Goal 1
Reproduce the passage from the page on diplomatic and consular premises, beginning at the words "United kingdom: The" and stopping after "effect within them.".

····················

Inviolability of Consular Premises

Inviolability of Consular Premises

Inviolability of Diplomatic and Consular Premises in 2013

United States views on international law [1] in relation to Inviolability of Diplomatic and Consular Premises: See discussion of Ahmed v. Attorney General of the United States in section A.1., in this world legal Encyclopedia, in which the United States filed a motion to clarify or vacate an order of the U.S. District Court for the Northern District of Georgia regarding service of process. The United States’ brief explains that an order requiring the U.S. Marshals Service to deliver a summons and complaint to a Nigerian consulate or the Nigerian Embassy would run contrary to the Vienna Convention on Consular Relations and the Vienna Convention on Diplomatic Relations, respectively.

The inviolability of diplomatic and consular premises


Following the incident at the Libyan People’s Bureau 17 April 1984, and the attempted abduction of Mr Umaru Dikko on 5 July 1984, the british government undertook a throrough review of the action available to it for dealing with abuse of diplomatic privileges under the Vienna Convention on Diplomatic Relations.

In a white paper published in 1985, the UK government stated inter alia that it would do the following:

  • implement a firmer policy toward the application of the Vienna Convention;
  • limit in its discretion the size of individual missions on a case by case basis;
  • take administrative measures to deal with abuse of diplomatic premises and to limit the extent of mission premises in accordance with international law and practice.

Thesse changes were to take effect without the amendment of the Vienna Convention.

United kingdom: The Act

THe main thrust of the Act is directed at increasing the government’s powers in relation to the control of diplomatic and consular premises.

The effect of the Act on inviolability is only one aspect of the Act and is not spelt out in its main provisions, but takes effect within them.

The main provisions of the Act fill a gap in the government’s legislative powers in dealing with diplomatic or consular premises.

Before this no legislative powers existed to prevent diplomatic missions from establishing their premises in any part of London, nor were there any powers to acquire title to former diplomatic premises which were empty for long periods, causing environmental, health, security and other hazards.

The Act is primarily addressed to these problems, and permits the government inter alia:

  • to prevent missions from setting up offices in sensitive parts of London;
  • to deal with the problem of empty former diplomatic premises by acquiring title to them and then selling them;
  • to remove diplomatic status from premises which are being misused;
  • to retaliate in kind of an overseas government insisted that a British mission move from existing premises or withheld consent to the acquisition of new premises.

The government contend that the Act is not draconian, and that its provisions bring our law into line with the laws and practices of other countries, and in particular that of the US.

The Act received the Royal Assent on 15 May 1987 and was brought into force in stages.

····················

Goal 2
Write out the stored records below, changing each "pixel" to "coordinate" and leaving everything else as it is. Leave the pictures out.

Stored records
····················

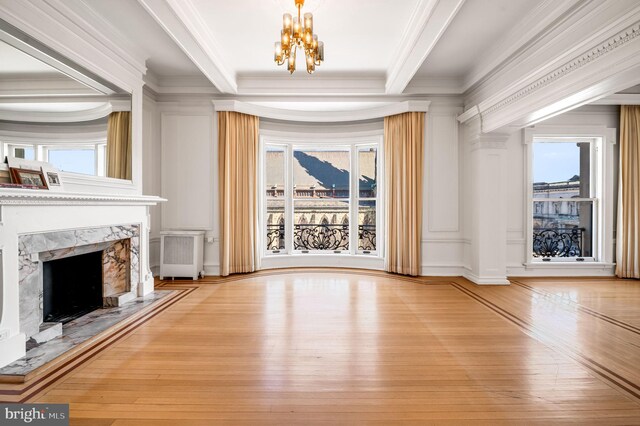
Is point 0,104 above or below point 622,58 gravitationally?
below

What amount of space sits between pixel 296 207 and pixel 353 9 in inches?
134

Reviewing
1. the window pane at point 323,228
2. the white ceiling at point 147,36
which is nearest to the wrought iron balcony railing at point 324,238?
the window pane at point 323,228

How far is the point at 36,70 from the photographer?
8.29 feet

····················

Expected output 1
United kingdom: The Act

THe main thrust of the Act is directed at increasing the government’s powers in relation to the control of diplomatic and consular premises.

The effect of the Act on inviolability is only one aspect of the Act and is not spelt out in its main provisions, but takes effect within them.

Expected output 2
Is point 0,104 above or below point 622,58 gravitationally?
below

What amount of space sits between coordinate 296 207 and coordinate 353 9 in inches?
134

Reviewing
1. the window pane at point 323,228
2. the white ceiling at point 147,36
which is nearest to the wrought iron balcony railing at point 324,238?
the window pane at point 323,228

How far is the point at 36,70 from the photographer?
8.29 feet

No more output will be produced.